You might be interested in…
- reading the PDF paper
- the accompanying slide show presentation (also available in Slovene)
- browsing the GitHub repo containing the project’s source files
About the project
Particle classification means identifying the results of a collision, often as simply as with a binary yes/no answer, e.g. “this collision produced a Higgs boson” or “this collision did not produce a Higgs boson”. Performing classification with a high degree of certainty is vital if, say, you are a research group interested in announcing the discovery of a new elementary particle.
This project is distinguished by its focus on performing classification using as raw, low-level data as possible (i.e. the data produced directly by a particle detector’s trackers and calorimeters, without further processing). Classification techniques that produce results directly from low-level data are called “end-to-end” classifiers. End-to-end classifiers are interesting because:
- they eliminate complicated intermediate processing and particle flow reconstruction, and
- they provide a beautifully general, broadly applicable framework, since a wide range of classification problems share the same type of raw data. This means a scientist could use the same class of algorithms to solve a wide variety of problems.
And what about convolutional neural networks? Convolutional neural networks (CNNs) are a class of machine learning systems well-suited to processing image-like data. Raw detector data—the type used in end-to-end classification—takes the form of energy and position information distributed on a two- or three-dimensional spatial grid across the detector’s volume.
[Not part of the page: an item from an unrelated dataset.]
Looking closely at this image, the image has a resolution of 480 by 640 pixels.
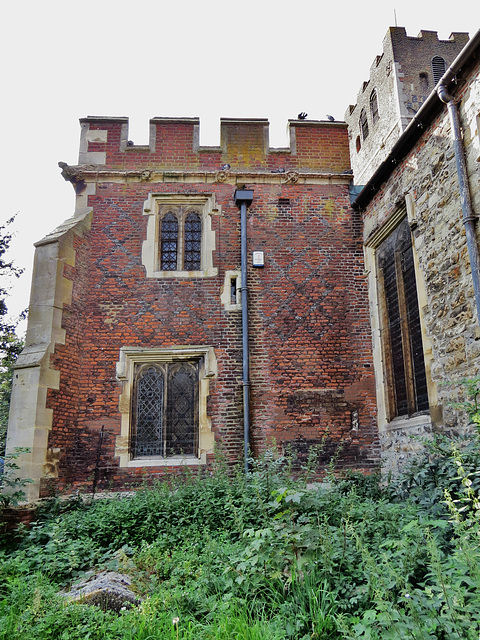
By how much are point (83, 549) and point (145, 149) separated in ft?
23.8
This data is essentially a series of image-like snapshots of the energy and position left behind by particles as they fly through the particle detector. Since CNNs are well-suited to image-like data, they find an application in end-to-end particle classification.
Summary
The paper and presentations address the following questions in the progression given below:
- What is meant by particle classification?
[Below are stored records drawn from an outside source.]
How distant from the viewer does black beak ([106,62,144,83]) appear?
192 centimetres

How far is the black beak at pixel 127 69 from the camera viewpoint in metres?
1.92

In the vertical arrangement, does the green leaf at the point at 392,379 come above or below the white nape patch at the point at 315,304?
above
- What are the physical quantities comprising low-level collision data, and what are the physical principles behind a modern particle detector’s measurement instruments? (We use the Compact Muon Solenoid at the LHC as a concrete example).
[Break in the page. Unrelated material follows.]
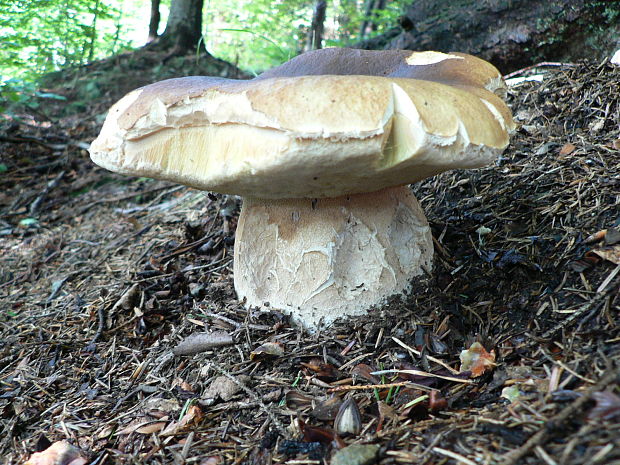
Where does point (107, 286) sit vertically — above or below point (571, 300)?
below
- What are fully-connected neural networks and how do they work? (As a foundation for understanding CNNs.)
- What are convolutional neural networks and how do they work? (At a level within the scope of a 20 page paper.)
- Show me a concrete example of CNN-based end-to-end classification! (We summarize the results of the 2020 paper End-to-End Physics Event Classification with CMS Open Data by M. Andrews, M. Paulini, S. Gleyzer, and B. Poczos in the Journal of Computing and Software for Big Science.)
About the Seminar course at FMF
Seminar is a required course for students in the final semester of the undergraduate physics program at the Faculty of Mathematics and Physics at the University of Ljubljana. In the scope of the course, students, under the guidance of a faculty mentor, write a short undergraduate thesis on a currently relevant physics topic and present the topic to their classmates and professors.
The project encompasses two parts:
- a written paper (which should be no more than about 25 pages)
- a 35 to 40-minute slide-show presentation to the student’s classmates, course coordinator, and mentor, followed by questions from the audience and a seminar-style discussion of the topic.
The project is intended primarily as an exercise in clear scientific writing and presentation, a training, in some sense, for giving presentations at scientific conferences. However, undergraduate students are neither expected nor encouraged to produce original research in the scope of the Seminar course, simply to clearly present their chosen topic at a level suitable (i.e. not too advanced) for a general final-year undergraduate audience.